Snyder v. Phelps - First Amendment - Military Funeral Protesters

     On March 3, 2006, Lance Corporal Matthew Snyder was killed in Iraq in the line of duty.  His funeral was held in his hometown of Westminster, Maryland, at St. John's Catholic Church. 
 
     The Westboro Baptist Church of Topeka, Kansas consists of about 60 members, of whom about 50 are members of one family related to the pastor, Fred W. Phelps, Sr.  Members of the congregation demonstrate near military funerals to gather attention for their crusade against homosexuality and the Roman Catholic Church.  After notifying the media, they showed up outside the church where Matthew Snyder's funeral was held carrying the following signs:
 
"America is Doomed," "God Hates the USA/Thank God for 9/11," "Pope in Hell," "Fag Troops," "Semper Fi Fags," "Thank God for Dead Soldiers," "Don’t Pray for the USA," "Thank God for IEDs," "Priests Rape Boys," and "God Hates Fags."
 
     The trial court found:
 
It was undisputed at trial that Defendants complied with local ordinances and police directions with respect to being a certain distance from the church.

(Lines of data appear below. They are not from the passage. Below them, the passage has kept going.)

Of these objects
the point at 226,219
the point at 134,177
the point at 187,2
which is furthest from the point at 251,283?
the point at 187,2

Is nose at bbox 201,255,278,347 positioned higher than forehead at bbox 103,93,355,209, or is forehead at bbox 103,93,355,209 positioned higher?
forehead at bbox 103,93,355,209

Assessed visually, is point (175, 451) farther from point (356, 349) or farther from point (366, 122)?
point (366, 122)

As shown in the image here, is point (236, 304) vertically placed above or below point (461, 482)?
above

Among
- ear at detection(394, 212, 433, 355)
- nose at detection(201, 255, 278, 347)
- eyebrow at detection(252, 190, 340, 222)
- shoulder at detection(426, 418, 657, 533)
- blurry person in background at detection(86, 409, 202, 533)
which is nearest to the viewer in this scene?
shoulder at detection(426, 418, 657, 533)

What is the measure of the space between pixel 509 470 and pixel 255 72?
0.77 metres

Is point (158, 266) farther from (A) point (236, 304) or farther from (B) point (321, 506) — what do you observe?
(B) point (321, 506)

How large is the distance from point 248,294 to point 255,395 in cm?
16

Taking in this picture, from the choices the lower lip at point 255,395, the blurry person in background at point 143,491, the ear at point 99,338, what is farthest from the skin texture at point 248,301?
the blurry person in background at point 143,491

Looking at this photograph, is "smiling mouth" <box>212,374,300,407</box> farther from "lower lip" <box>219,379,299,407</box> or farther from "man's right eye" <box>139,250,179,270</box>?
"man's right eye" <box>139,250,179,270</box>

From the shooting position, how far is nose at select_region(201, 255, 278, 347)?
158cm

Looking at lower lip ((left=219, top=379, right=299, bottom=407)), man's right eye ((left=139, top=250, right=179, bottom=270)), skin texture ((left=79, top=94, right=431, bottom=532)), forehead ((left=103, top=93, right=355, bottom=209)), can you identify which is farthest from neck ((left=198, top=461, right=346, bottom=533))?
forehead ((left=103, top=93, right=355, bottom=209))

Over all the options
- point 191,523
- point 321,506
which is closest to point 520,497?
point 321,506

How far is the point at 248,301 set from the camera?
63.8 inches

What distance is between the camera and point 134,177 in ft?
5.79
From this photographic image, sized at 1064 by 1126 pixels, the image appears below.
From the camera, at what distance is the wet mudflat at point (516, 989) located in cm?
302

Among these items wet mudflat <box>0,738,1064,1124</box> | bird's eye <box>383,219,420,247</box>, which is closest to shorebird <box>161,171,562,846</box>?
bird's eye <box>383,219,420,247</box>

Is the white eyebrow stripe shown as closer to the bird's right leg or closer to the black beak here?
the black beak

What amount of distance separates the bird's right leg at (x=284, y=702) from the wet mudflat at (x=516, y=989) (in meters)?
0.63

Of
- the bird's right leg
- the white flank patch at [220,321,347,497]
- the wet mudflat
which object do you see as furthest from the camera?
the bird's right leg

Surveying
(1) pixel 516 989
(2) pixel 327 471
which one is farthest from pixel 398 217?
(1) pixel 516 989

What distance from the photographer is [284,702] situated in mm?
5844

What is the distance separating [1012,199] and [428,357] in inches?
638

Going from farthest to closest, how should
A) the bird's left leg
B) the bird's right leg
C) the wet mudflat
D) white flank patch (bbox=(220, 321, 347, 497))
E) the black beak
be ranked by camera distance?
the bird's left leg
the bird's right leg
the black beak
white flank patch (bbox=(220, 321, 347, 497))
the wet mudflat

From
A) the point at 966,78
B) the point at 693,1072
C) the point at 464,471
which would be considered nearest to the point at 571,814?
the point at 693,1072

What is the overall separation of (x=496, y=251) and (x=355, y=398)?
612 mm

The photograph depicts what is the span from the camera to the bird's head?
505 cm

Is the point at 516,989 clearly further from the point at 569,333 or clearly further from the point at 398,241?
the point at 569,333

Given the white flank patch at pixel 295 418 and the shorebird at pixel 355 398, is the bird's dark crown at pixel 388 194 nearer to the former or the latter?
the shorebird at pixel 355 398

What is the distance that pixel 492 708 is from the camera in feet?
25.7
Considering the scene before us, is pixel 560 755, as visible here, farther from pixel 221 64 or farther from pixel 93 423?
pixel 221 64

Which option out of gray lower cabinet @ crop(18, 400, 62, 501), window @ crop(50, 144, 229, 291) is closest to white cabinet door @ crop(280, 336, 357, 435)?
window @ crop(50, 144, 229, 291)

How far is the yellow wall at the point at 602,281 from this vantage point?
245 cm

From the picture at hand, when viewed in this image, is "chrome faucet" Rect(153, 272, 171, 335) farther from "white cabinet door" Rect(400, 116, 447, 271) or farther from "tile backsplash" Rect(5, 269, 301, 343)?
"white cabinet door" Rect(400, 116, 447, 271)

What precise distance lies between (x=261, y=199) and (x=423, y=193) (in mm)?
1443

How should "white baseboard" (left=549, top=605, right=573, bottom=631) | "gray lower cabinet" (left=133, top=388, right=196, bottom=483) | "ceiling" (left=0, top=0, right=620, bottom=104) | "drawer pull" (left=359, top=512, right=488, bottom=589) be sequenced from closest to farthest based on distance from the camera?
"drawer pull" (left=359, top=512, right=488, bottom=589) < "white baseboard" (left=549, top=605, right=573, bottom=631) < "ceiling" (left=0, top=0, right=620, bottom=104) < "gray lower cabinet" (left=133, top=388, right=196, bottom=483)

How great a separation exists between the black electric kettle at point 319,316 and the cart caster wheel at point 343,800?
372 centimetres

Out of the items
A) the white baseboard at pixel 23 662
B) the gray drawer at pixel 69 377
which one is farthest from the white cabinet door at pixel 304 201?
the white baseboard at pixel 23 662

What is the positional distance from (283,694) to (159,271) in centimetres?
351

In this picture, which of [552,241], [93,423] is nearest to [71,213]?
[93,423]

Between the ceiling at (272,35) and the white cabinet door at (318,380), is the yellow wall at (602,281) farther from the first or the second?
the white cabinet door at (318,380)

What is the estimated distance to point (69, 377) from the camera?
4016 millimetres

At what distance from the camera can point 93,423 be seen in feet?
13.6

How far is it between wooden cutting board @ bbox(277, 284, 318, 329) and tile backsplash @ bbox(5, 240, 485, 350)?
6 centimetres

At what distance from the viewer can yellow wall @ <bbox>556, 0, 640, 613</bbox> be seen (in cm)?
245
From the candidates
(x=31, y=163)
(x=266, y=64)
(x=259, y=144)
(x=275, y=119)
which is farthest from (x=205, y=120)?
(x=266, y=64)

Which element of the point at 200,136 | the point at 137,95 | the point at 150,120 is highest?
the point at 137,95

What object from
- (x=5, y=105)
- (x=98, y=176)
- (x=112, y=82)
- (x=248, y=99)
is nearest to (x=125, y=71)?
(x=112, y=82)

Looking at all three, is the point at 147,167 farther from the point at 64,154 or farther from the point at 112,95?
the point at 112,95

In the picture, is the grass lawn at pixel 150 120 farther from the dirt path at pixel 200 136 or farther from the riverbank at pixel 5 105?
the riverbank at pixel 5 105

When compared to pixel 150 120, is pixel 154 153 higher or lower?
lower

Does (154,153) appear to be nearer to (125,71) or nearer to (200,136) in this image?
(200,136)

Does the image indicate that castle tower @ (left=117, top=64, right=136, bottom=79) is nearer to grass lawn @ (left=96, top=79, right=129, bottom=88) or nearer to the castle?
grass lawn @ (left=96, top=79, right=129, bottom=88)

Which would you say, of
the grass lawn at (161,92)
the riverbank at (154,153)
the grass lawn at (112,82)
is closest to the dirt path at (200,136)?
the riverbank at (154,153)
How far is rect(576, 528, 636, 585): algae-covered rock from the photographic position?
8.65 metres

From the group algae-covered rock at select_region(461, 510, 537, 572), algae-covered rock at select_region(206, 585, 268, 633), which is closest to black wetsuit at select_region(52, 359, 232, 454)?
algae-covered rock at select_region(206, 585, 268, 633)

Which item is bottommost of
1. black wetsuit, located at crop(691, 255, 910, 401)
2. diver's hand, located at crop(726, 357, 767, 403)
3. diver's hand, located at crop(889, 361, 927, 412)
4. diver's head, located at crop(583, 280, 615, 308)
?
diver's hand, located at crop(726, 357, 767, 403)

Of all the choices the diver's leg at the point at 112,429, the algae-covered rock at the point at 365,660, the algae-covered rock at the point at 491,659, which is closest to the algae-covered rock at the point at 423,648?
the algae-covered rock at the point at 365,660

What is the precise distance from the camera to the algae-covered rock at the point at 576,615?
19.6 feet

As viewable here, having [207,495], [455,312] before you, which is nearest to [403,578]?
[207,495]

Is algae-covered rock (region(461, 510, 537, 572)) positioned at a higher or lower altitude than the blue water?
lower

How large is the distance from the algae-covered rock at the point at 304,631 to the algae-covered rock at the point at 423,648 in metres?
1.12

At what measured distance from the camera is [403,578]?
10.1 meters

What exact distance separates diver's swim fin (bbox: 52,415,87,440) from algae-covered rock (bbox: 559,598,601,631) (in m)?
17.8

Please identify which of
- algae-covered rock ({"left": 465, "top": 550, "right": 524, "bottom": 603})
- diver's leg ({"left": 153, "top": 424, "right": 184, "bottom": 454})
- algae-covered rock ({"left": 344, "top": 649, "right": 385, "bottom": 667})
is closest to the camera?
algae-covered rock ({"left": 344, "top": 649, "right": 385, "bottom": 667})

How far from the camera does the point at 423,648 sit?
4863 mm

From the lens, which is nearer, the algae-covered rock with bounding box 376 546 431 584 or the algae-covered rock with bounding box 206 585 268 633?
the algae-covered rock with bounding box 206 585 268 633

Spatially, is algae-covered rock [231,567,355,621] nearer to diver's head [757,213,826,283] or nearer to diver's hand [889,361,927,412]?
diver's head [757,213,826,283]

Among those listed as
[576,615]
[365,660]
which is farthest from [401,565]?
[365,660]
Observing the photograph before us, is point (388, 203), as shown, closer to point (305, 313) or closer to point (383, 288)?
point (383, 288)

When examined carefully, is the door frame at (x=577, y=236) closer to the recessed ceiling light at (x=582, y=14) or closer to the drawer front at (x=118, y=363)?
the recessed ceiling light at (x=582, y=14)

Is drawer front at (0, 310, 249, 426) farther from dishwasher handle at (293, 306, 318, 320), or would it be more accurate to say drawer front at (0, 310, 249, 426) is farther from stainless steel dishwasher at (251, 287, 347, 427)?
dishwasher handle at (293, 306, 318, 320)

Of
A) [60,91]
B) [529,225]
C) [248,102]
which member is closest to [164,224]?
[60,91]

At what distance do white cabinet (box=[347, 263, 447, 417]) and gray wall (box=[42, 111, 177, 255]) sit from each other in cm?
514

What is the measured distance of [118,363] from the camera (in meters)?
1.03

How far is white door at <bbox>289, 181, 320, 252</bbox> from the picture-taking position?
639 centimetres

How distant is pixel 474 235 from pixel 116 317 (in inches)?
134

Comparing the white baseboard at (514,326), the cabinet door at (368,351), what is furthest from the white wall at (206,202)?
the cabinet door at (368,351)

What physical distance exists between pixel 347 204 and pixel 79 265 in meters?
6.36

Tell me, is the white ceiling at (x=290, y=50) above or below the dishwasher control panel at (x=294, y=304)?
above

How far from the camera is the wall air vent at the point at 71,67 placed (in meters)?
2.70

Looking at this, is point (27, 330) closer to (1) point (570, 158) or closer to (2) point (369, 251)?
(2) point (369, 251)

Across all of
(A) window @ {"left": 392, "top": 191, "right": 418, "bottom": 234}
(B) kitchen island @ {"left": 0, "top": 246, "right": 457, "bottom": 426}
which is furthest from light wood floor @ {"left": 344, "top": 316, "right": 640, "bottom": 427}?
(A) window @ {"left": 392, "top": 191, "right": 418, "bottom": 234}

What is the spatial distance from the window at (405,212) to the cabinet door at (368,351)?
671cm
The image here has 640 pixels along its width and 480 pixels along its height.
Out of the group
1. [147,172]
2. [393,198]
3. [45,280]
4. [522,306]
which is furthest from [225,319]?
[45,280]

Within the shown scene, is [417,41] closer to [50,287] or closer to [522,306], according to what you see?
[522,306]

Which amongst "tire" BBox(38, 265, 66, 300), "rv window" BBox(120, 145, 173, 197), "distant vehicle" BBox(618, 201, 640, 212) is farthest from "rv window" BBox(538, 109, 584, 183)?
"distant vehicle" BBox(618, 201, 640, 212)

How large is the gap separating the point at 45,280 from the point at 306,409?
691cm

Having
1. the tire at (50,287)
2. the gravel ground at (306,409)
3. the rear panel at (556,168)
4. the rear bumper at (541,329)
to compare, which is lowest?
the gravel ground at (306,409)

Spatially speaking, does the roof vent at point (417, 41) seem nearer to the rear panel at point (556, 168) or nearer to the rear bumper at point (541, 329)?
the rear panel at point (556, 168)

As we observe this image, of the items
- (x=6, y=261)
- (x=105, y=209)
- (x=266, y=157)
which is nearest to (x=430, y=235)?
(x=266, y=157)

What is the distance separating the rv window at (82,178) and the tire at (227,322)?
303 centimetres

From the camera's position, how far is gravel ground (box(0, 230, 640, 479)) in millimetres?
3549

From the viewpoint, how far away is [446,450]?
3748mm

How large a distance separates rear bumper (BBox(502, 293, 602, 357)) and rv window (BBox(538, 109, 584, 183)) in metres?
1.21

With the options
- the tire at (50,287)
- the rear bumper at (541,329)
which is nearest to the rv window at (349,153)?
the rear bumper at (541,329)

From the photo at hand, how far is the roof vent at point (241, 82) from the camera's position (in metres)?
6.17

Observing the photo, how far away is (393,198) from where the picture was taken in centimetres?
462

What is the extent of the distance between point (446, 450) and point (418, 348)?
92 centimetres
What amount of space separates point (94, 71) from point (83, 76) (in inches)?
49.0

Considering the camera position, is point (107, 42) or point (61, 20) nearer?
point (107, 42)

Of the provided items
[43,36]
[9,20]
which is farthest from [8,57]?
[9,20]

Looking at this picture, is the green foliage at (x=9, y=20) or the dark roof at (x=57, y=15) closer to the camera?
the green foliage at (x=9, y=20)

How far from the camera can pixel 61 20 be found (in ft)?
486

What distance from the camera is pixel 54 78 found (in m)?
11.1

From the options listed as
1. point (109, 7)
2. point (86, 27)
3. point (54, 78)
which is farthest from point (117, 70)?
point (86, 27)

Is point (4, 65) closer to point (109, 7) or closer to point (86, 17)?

Furthermore, it was established at trial that Snyder did not actually see the signs until he saw a television program later that day with footage of the Phelps family at his son’s funeral.
 
     Following the funeral Shirley L. Phelps-Roper posted an "Epic" to the internet entitled "The Burden of Marine Lance Cpl. Matthew Snyder," stating that Matthew's parents:
 
"taught Matthew to defy his creator," "raised him for the devil," and "taught him that God was a liar."
 

     The Snyder family sued the church for invasion of privacy, intentional infliction of emotional distress, and civil conpiracy.  The jury awarded the Snyders a verdict of over $10 million, which the trial court reduced to $5 million.  The Fourth Circuit Court of Appeals reversed the verdict, finding that the statements by the Phelps family were constitutionally protected under the First Amendment.  The Supreme Court affirmed the decision of the Fourth Circuit.